On Aug 16, 2006, at 3:51 PM, Tom Lane wrote:
>> /* Select all sheep who's most recent transfer was into the
>> subject flock */
>> SELECT DISTINCT f1.regn_no, f1.transfer_date as date_in
>> FROM SHEEP_FLOCK f1 JOIN
>> /* The last transfer date for each sheep */
>> (SELECT f.regn_no, MAX(f.transfer_date) as last_xfer_date
>> FROM SHEEP_FLOCK f
>> GROUP BY f.regn_no) f2
>> ON f1.regn_no = f2.regn_no
>> WHERE f1.flock_no = '1359'
>> AND f1.transfer_date = f2.last_xfer_date
>
> This seems pretty closely related to this recent thread:
> http://archives.postgresql.org/pgsql-performance/2006-08/msg00220.php
> in which the OP is doing a very similar kind of query in almost
> exactly
> the same way.
>
> I can't help thinking that there's probably a better way to phrase
> this
> type of query in SQL, though it's not jumping out at me what that is.

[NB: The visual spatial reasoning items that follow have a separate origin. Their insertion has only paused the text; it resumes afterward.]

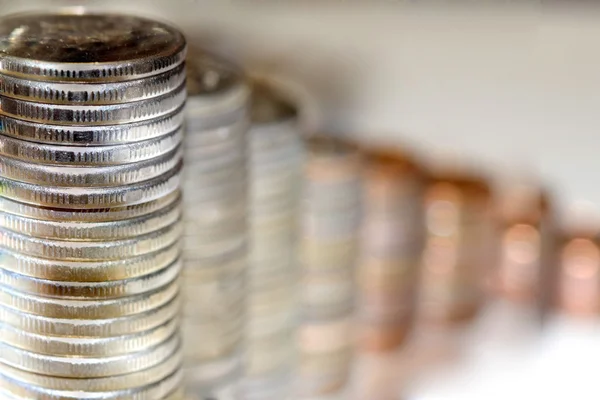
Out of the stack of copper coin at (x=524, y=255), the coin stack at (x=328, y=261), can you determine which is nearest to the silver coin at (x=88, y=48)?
the coin stack at (x=328, y=261)

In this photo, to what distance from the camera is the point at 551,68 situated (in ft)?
3.59

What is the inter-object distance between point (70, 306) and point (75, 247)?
0.08ft

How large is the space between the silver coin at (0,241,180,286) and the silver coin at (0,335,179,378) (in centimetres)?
3

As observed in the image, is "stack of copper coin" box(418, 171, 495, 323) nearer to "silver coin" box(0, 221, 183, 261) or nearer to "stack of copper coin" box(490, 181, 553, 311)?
"stack of copper coin" box(490, 181, 553, 311)

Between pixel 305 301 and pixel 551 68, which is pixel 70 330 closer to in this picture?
pixel 305 301

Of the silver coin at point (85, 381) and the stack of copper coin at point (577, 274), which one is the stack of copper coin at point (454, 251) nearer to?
the stack of copper coin at point (577, 274)

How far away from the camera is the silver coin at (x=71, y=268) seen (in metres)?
0.37

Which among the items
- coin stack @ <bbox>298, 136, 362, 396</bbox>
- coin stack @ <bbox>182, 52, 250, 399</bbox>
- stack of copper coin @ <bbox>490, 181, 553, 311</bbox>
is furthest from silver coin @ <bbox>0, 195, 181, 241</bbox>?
stack of copper coin @ <bbox>490, 181, 553, 311</bbox>

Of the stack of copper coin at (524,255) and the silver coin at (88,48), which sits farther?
the stack of copper coin at (524,255)

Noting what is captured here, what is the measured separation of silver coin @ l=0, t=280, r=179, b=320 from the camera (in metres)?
0.38

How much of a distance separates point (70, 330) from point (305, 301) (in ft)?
1.24

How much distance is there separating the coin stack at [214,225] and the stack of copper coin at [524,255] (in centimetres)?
51

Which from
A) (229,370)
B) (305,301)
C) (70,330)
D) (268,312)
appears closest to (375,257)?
(305,301)

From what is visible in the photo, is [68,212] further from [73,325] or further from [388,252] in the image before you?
[388,252]
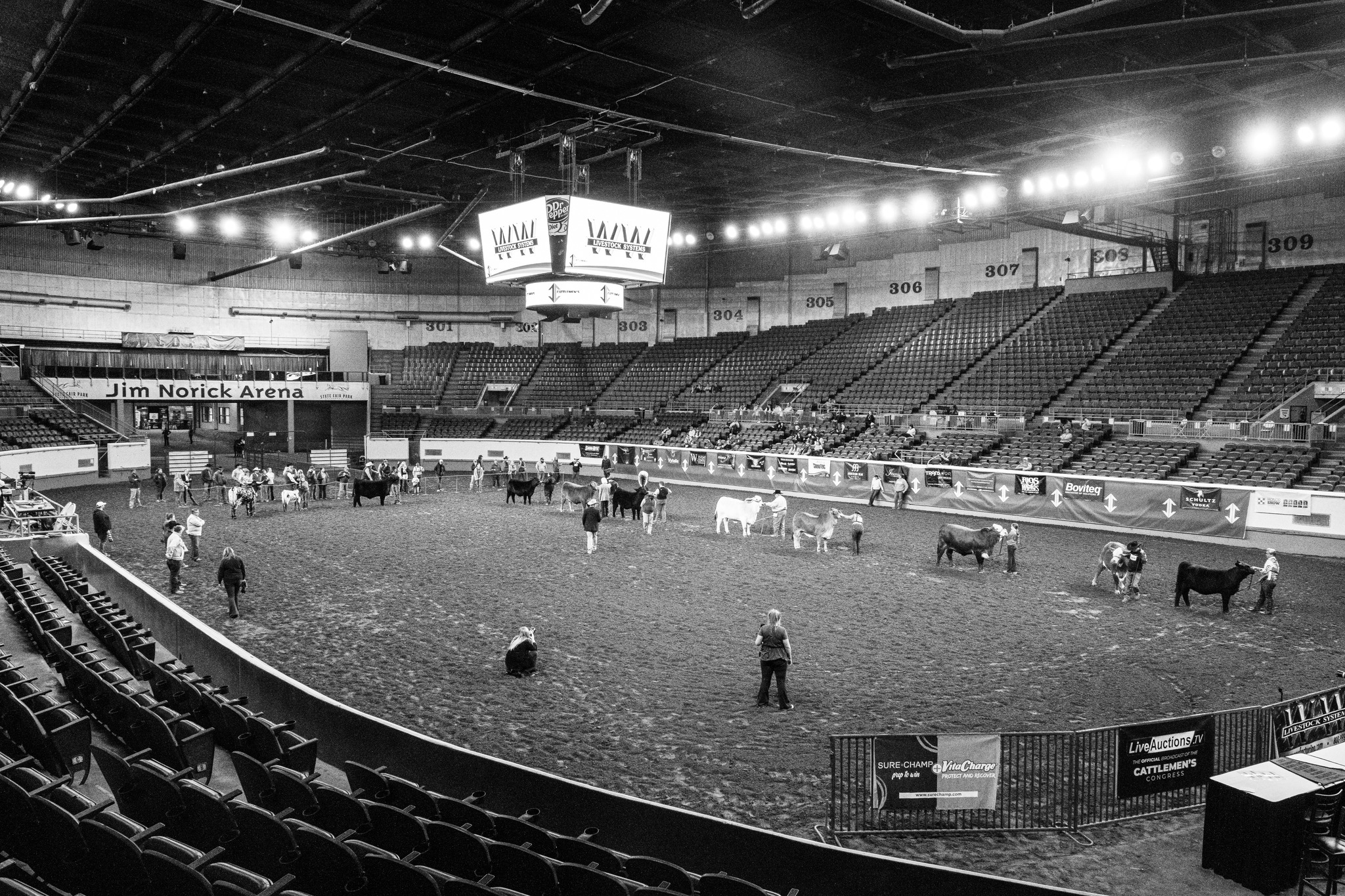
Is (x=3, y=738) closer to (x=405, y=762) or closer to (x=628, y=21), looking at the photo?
(x=405, y=762)

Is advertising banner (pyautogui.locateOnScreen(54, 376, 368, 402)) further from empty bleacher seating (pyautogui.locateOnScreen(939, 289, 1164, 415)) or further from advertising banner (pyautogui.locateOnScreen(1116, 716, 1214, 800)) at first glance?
advertising banner (pyautogui.locateOnScreen(1116, 716, 1214, 800))

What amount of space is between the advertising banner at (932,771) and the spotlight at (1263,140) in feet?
76.3

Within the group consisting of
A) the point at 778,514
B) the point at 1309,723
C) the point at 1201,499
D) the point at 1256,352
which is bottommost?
the point at 1309,723

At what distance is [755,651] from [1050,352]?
27.8 m

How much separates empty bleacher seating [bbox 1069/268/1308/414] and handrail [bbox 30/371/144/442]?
141ft

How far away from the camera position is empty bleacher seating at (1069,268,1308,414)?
99.6 ft

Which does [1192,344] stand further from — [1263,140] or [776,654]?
[776,654]

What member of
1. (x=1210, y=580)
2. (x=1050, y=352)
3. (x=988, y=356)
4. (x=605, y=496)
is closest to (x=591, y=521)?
(x=605, y=496)

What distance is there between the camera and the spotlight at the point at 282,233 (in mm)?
39969

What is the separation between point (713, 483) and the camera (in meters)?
37.1

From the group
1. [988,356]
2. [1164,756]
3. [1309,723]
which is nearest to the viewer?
[1164,756]

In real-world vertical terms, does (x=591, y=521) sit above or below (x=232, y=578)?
above

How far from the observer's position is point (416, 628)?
47.9ft

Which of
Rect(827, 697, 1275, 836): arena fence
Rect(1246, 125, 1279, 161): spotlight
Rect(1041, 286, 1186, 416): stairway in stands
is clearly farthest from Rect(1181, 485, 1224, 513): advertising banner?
Rect(827, 697, 1275, 836): arena fence
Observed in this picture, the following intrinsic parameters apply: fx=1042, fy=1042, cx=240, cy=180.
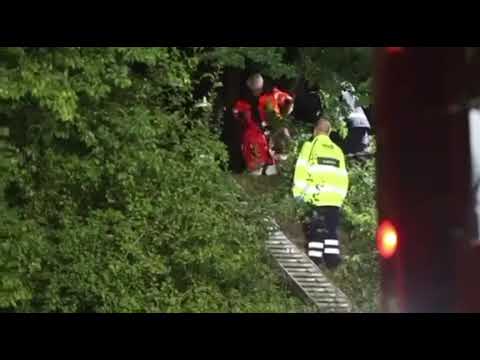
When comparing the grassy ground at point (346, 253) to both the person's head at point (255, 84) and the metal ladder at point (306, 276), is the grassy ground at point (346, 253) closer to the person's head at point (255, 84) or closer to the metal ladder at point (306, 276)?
the metal ladder at point (306, 276)

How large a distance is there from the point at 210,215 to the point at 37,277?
200cm

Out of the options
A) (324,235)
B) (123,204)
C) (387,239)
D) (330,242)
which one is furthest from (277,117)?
(387,239)

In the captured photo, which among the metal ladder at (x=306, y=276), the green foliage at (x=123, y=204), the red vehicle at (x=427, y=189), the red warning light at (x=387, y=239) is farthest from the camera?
the metal ladder at (x=306, y=276)

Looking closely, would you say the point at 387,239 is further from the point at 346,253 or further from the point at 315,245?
the point at 346,253

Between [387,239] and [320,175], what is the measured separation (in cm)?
873

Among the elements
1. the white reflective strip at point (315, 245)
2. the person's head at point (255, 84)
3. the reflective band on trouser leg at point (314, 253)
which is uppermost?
the person's head at point (255, 84)

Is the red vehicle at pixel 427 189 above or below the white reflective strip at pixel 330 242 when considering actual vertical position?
below

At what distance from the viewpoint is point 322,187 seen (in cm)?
1294

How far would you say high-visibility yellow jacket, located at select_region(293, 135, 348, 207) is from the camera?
12.9 meters

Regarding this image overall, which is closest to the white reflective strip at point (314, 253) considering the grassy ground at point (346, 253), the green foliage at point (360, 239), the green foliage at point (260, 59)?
the grassy ground at point (346, 253)

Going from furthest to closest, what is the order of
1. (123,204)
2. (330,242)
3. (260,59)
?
A: (330,242) → (260,59) → (123,204)

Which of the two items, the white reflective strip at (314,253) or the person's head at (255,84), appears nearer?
the person's head at (255,84)

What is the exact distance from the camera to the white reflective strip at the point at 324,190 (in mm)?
12906
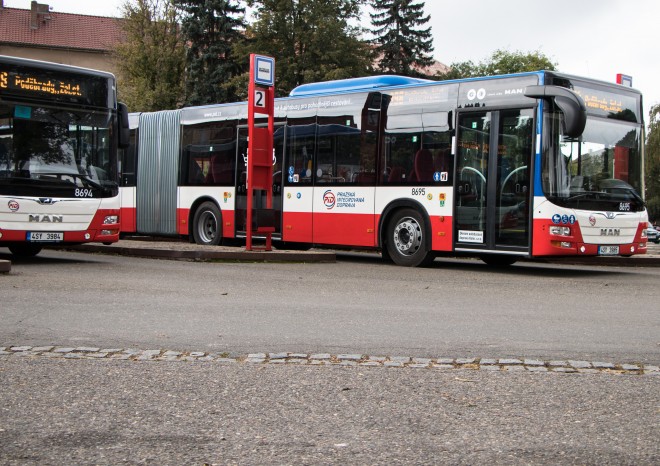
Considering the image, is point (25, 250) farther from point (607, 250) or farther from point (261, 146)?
point (607, 250)

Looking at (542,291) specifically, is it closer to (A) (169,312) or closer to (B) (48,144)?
(A) (169,312)

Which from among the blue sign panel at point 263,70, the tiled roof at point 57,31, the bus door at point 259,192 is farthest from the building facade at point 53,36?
the blue sign panel at point 263,70

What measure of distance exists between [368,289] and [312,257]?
204 inches

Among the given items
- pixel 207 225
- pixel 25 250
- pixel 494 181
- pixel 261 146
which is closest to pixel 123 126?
pixel 261 146

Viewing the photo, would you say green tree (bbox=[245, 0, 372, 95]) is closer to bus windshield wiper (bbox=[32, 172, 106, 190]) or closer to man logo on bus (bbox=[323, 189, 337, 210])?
man logo on bus (bbox=[323, 189, 337, 210])

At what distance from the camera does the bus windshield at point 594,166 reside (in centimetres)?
1491

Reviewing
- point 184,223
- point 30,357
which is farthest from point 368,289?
point 184,223

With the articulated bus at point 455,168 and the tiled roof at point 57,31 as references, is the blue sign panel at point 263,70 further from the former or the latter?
the tiled roof at point 57,31

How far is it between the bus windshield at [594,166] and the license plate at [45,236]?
8048 mm

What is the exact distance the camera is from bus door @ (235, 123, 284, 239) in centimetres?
1958

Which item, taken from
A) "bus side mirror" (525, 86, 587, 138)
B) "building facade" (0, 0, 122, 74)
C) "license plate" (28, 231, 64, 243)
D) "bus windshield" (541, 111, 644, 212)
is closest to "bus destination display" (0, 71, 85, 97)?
"license plate" (28, 231, 64, 243)

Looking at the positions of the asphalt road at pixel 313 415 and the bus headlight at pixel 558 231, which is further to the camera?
the bus headlight at pixel 558 231

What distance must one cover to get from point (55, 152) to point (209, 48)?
43116 millimetres

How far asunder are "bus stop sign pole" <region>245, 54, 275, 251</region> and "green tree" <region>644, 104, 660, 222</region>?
177 ft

I don't know about better, but I tend to phrase these in a quite
different way that's (hopefully) equivalent:
select latest.regn_no,
latest.transfer_date as date_in
from sheep_flock latest
where not exists (
select 'x'
from sheep_flock even_later
where latest.regn_no = even_later.regn_no
and latest.transfer_date < even_later.transfer_date)
and latest.flock_no = '1359'
There's no MAX() or DISTINCT here, so maybe this is easier to optimize?
--
Scott Lamb <http://www.slamb.org/>